More Taylor Swift fans have “bad blood” with Ticketmaster and are suing the ticketing company following the controversy involving the singer’s “The Eras” tour.

The lawsuit comes after a different group of fans filed a suit toward the ticket company earlier this month and accused it — along with its parent company Live Nation Entertainment — of fraud, price-fixing and antitrust violations, Pitchfork reported.

The lawsuits have arrived following a chaotic presale of Swift tour tickets that the company chalked up to “extraordinarily high demands on ticket systems and insufficient remaining ticket inventory,” a fiasco that led to Ticketmaster pulling the plug on a general ticket sale after the presale.

The federal class action lawsuit, filed Tuesday, claims that Ticketmaster “intentionally and purposefully misled millions of fans into believing it would prevent bots and scalpers from participating in the presale,” Rolling Stone reported.

HuffPost has reached out to Ticketmaster for comment.

Taylor Swift poses in the press room during the 2022 American Music Awards at Microsoft Theater in Los Angeles, California.
Taylor Swift poses in the press room during the 2022 American Music Awards at Microsoft Theater in Los Angeles, California.

The lawsuit added that the fans weren’t able to purchase tickets through the presale event due to heavy traffic — 14 million “unverified” users — along with the bots’ participation in the events, the magazine reported.

The two dozen-plus plaintiffs also claimed Ticketmaster and Live Nation participated in fraud and price-fixing in addition to “intentional misrepresentation” and false advertising, Pitchfork reported.

The lawsuit alleged Ticketmaster represented that tickets were sold at face value “when they were not” and, rather, they allowed people who purchased tickets to resell them during the presale.

The ticket controversy is set to spark an upcoming Senate hearing on the lack of competition in the industry while The New York Times reported in November that the Justice Department has launched an investigation into Live Nation Entertainment.

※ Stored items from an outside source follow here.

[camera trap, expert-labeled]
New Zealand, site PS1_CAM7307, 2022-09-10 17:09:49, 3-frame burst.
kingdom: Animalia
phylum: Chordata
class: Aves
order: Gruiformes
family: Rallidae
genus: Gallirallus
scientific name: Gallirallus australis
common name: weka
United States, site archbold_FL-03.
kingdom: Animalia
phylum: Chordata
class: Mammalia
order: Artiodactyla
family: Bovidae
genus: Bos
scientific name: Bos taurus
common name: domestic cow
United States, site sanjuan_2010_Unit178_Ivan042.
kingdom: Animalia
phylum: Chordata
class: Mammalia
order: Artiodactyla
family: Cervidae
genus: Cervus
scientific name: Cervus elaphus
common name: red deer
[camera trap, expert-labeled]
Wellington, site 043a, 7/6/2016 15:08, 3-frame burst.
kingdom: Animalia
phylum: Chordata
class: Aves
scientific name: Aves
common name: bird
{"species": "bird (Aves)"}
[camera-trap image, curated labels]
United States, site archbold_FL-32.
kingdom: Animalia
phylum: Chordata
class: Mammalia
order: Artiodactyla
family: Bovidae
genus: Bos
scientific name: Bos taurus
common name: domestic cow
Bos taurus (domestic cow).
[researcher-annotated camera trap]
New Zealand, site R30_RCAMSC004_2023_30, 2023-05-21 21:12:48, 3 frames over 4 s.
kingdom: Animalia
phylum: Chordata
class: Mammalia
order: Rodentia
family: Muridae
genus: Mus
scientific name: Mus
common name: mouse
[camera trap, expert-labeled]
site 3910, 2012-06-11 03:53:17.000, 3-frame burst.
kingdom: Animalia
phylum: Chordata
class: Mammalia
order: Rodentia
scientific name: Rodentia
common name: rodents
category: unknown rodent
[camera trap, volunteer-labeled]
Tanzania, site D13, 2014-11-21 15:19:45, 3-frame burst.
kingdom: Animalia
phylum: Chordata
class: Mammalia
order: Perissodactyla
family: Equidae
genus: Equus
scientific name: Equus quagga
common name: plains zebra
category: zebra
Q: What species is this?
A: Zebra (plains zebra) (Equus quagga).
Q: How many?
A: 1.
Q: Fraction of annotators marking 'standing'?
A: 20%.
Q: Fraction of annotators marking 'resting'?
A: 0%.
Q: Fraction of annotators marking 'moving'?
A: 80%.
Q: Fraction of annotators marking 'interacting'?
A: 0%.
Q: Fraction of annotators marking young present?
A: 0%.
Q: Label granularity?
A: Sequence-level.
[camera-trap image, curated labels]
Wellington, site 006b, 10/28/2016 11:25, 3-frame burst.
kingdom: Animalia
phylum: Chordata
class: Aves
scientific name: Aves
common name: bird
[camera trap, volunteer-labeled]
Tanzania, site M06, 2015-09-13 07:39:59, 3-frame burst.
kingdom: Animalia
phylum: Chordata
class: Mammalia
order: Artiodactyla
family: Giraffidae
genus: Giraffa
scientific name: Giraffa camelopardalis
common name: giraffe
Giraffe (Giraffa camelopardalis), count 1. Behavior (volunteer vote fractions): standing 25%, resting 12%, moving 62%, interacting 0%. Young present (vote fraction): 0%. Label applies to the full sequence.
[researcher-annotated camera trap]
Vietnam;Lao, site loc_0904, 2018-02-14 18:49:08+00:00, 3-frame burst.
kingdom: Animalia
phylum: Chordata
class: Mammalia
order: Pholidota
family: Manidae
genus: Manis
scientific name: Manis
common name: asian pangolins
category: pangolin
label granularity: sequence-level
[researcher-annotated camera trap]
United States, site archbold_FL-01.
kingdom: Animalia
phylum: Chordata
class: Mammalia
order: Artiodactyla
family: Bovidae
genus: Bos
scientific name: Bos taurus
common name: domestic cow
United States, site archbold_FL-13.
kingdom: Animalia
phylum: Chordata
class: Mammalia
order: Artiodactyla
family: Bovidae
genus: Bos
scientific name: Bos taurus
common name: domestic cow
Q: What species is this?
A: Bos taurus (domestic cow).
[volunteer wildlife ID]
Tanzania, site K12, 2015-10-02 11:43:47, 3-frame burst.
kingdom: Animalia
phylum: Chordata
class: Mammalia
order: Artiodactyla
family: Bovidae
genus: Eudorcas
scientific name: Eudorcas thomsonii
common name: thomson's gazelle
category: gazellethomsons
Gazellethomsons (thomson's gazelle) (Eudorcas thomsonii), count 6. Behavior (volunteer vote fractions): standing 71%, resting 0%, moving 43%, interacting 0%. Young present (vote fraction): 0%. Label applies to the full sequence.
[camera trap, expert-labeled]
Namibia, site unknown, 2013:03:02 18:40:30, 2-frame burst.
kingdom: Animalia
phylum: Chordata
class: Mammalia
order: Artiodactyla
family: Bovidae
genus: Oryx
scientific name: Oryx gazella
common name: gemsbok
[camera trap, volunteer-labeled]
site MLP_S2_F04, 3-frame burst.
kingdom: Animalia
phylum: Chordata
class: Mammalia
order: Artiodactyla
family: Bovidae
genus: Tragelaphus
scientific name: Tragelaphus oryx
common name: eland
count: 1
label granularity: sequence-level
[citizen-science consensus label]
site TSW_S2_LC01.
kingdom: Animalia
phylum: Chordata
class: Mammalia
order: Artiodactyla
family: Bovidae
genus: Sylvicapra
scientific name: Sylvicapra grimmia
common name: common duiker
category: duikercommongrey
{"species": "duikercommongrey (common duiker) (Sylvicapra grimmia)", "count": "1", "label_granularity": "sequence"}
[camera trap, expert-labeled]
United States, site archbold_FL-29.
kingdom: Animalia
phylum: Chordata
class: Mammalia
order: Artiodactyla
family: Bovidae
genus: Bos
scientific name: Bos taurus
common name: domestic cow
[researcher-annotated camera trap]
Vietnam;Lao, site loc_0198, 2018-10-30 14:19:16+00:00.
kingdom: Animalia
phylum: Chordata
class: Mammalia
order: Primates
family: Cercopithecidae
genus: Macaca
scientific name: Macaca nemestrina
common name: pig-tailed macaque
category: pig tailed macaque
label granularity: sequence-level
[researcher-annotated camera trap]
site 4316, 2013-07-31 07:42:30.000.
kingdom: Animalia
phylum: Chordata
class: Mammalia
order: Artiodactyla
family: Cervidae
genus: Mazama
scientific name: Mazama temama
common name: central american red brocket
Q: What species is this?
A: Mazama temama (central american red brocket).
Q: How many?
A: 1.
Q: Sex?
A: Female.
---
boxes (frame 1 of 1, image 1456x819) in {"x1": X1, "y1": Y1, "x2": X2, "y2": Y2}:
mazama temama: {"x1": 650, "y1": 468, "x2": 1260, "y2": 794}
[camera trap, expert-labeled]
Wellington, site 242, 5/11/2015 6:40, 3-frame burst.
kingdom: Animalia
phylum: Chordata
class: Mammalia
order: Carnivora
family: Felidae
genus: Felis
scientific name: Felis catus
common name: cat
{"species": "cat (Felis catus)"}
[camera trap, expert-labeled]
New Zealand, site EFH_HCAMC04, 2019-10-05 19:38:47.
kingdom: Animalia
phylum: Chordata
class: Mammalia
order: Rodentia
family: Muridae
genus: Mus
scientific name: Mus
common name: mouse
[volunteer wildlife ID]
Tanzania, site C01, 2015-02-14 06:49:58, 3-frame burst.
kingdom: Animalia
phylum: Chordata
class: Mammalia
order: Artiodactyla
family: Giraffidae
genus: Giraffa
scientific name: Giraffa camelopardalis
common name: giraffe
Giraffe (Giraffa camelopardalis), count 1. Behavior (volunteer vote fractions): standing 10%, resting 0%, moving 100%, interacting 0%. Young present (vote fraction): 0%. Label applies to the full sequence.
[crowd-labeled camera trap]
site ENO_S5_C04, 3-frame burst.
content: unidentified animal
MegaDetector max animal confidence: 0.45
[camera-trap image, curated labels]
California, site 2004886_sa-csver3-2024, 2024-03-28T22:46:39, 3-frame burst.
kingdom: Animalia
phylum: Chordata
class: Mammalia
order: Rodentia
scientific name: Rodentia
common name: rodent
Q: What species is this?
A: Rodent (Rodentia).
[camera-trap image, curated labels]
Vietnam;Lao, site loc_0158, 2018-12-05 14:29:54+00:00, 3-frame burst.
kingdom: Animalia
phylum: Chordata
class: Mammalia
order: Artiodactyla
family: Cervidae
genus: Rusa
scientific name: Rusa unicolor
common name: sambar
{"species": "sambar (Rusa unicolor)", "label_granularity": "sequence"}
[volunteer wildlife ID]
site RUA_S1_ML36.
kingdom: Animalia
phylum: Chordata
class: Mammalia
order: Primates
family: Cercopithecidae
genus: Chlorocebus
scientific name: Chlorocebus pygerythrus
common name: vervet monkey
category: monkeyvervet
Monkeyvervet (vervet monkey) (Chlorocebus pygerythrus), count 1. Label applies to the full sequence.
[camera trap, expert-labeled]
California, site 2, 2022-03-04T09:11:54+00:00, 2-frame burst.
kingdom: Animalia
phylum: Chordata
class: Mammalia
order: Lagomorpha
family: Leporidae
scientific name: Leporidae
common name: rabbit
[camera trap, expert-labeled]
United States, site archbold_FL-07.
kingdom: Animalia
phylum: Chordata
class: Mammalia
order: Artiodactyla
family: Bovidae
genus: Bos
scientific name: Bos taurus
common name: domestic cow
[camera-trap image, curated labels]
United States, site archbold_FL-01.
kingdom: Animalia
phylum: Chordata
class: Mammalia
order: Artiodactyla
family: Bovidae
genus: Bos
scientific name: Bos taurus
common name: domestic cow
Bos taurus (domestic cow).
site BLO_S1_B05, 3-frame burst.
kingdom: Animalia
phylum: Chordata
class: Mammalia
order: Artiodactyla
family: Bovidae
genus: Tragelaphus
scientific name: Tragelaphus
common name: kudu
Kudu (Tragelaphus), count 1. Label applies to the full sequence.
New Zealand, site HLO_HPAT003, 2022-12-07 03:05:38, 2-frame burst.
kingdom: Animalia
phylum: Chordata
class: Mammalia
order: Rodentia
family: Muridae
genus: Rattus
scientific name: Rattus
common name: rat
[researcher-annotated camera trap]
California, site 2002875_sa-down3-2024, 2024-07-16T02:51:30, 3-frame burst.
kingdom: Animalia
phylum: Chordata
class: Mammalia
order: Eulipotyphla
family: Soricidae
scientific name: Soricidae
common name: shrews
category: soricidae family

Swift’s tour, her first in five years, is set to earn an estimated $591 million in ticket sales and has made the “Anti-Hero” singer the highest-grossing female touring artist in history, according to Billboard.

Ticketmaster has entertained Swift’s request and granted some fans of the singer, who previously apologized to fans over the “excruciating” scenario, an “additional opportunity” to purchase up to two tickets for the tour through a presale event earlier this month.